The tasks:
1) Rewrite the stretch of the raw-feeding thread from "## Donna Little" through "I mean that.", replacing "Chihuahua" with "Pomeranian".
2) Translate this sentence from the raw-feeding thread into French: "His health is failing so I switched him to raw to see if I could improve his quality of life."
3) Extend the raw-feeding thread, picking up after its final sentence.

Extracted text:

________________________

# doubting



## Celt (Dec 27, 2010)

Am I doing the right thing for my dogs? I'm beginning to doubt feeding raw. The pups aren't enthusiastic about eating, but then they have only shown lasting enthusism for the Pet Botanics meat rolls. The Old Man is having a hard time chewing, although he'd probably still have that problem and he seems to have a lot of large pieces of bone shards in his poop. It's a job and a half getting the pups to eat and none of them eat the amount they're supossed too. Maybe i should try a "cooked" diet instead, but then how will I know if they're getting the right amounts of nutrients they need. I just don't know if i'm doing the right thing.


----------



## Donna Little (May 31, 2011)

I have a tiny old Chihuahua that has always hated to eat (and he only has one tooth.) His health is failing so I switched him to raw to see if I could improve his quality of life. It's been about a little over a week and for the first few days he wasn't in love with the texture of it. So what I've done is ground it up until it's literally a paste. I'm having to add eggshell because I don't have a meat grinder so have no other way to get bone in there. He loves it this way and is eating really well (actually better than he's ever eaten) but refuses it if it's in pieces. Maybe you could give that a try for a little while and work them into chewing the meat with bone?


----------



## SerenityFL (Sep 28, 2010)

Alright, let's start at the beginning...and I do want to say, there have been times I've had the doubts myself. I mean that.

________________________

Stored data:
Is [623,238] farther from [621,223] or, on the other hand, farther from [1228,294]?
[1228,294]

________________________

Exercise responses:
1)
## Donna Little (May 31, 2011)

I have a tiny old Pomeranian that has always hated to eat (and he only has one tooth.) His health is failing so I switched him to raw to see if I could improve his quality of life. It's been about a little over a week and for the first few days he wasn't in love with the texture of it. So what I've done is ground it up until it's literally a paste. I'm having to add eggshell because I don't have a meat grinder so have no other way to get bone in there. He loves it this way and is eating really well (actually better than he's ever eaten) but refuses it if it's in pieces. Maybe you could give that a try for a little while and work them into chewing the meat with bone?


----------



## SerenityFL (Sep 28, 2010)

Alright, let's start at the beginning...and I do want to say, there have been times I've had the doubts myself. I mean that.

2) Son état de santé se dégrade, alors je l'ai fait passer à une alimentation crue pour voir si je pouvais améliorer sa qualité de vie.

3)
So, what are you feeding them, consistently? For example, what were their meals the last 3 days?

How long have they been on raw?

For the old man, cut back on the bone content and if he's having problems with chewing, you can grind the bones or even mash them with a hammer...see if that helps.

When you say, "pups", how old are these dogs?


----------



## monkeys23 (Dec 8, 2010)

So it sounds like you've been feeding some premade raw in addition to the whole raw?

My thought is that maybe the premade could be interfering with the whole raw digesting properly. Maybe his system hasn't been able to properly acclimate to digesting whole bone, etc. because of the processed food he is still getting. Just a thought...


----------



## DaneMama (Jun 27, 2008)

How long has it been since he was examined by a vet? Is it possible his teeth are in bad shape? IG's are notorious for terrible teeth. It may be worthwhile to buy yourself a meat/bone grinder and just use that if you can't get your dogs to eat bone....


----------



## magicre (Apr 7, 2010)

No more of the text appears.